Senior Specialist - Risk Assessment

ComputaCenter TeraMach proudly supports a variety of clients in delivering critical cyber architecture initiatives.

The Specialist is required to provide expertise in cyber architecture and assist with the planning and execution of assigned projects.

Standard responsibilities include:

1. Perform threat modeling exercises and security control design analysis, architecture and design reviews, coordinating with stakeholders to integrate secure-by-design principles.
2. Assist in establishing cyber strategy and architecture standards for new developments.
3. Engage with technology teams across the organization to align on key projects and initiatives; develop strategy and cyber architecture execution roadmaps.
4. Create solutions balancing business requirements with information and cyber security needs.
5. Evaluate projects, systems, applications, networks, and tools for compliance with cyber and architecture standards.
6. Provide subject matter expertise/support for RFP design and evaluations, as directed.
7. Conduct other cyber-related risk assessments and security reviews as directed by management.

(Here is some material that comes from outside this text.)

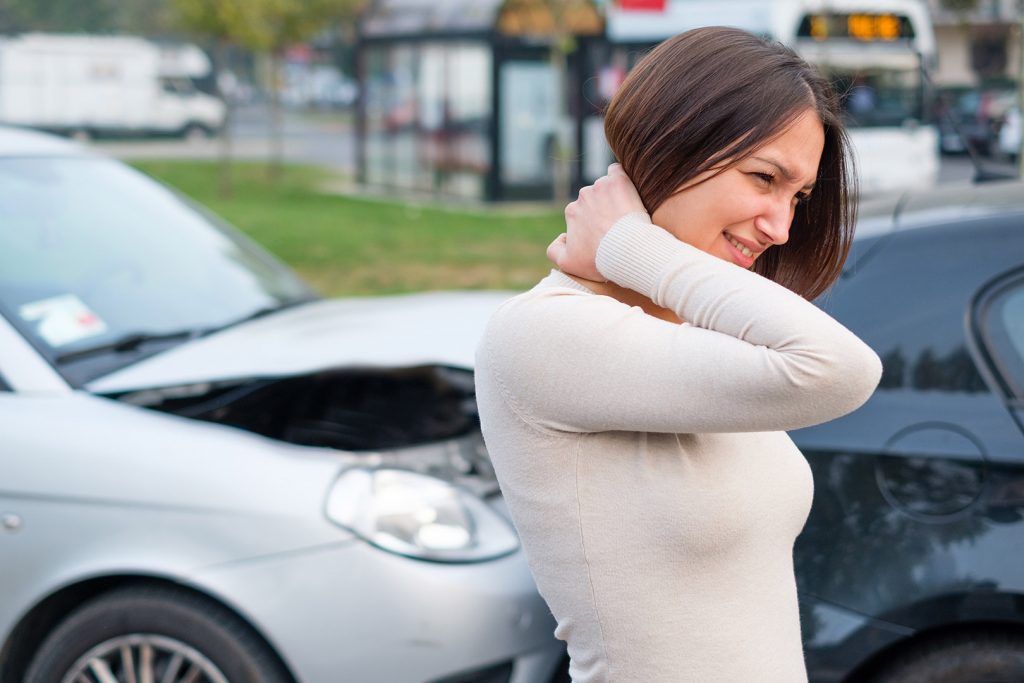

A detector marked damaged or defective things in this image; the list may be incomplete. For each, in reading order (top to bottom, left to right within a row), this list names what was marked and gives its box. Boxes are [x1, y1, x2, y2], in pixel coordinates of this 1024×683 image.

• Must have experience writing detailed risk assessment reports and presenting to senior leaders (8+ years). Must be prepared to provide written sample reports.
• Expert knowledge of application, infrastructure, and system security controls (8+ years).
• Hands-on experience conducting security risk assessments (10+ years).
• Experience reviewing application vulnerability assessments and penetration tests (5+ years).
• Current experience in cloud security and evaluating/reviewing RFPs for cloud services such as AWS and Salesforce in a public sector environment.
• Experience working in the government/public sector (4+ years).
• Experience implementing security policies, procedures, and processes (4-8 years).
• Current experience with external contracts/vendor RFPs (both cloud and on-premise): security requirements, evaluation, due diligence, and review (5+ years).
• Strong understanding of vulnerability frameworks like CVSS and OWASP Top 10.
• Strong understanding of internet security, networking protocols, and internal control frameworks.
• Professional designations such as CISSP, CISA, CISM, CRISC, CCSP, or PMP.
• Current government security clearance is desirable.
• Advanced knowledge of security standards such as ISO 27001/27002, CIS, NIST, ISO 27018, COBIT, and cloud security frameworks.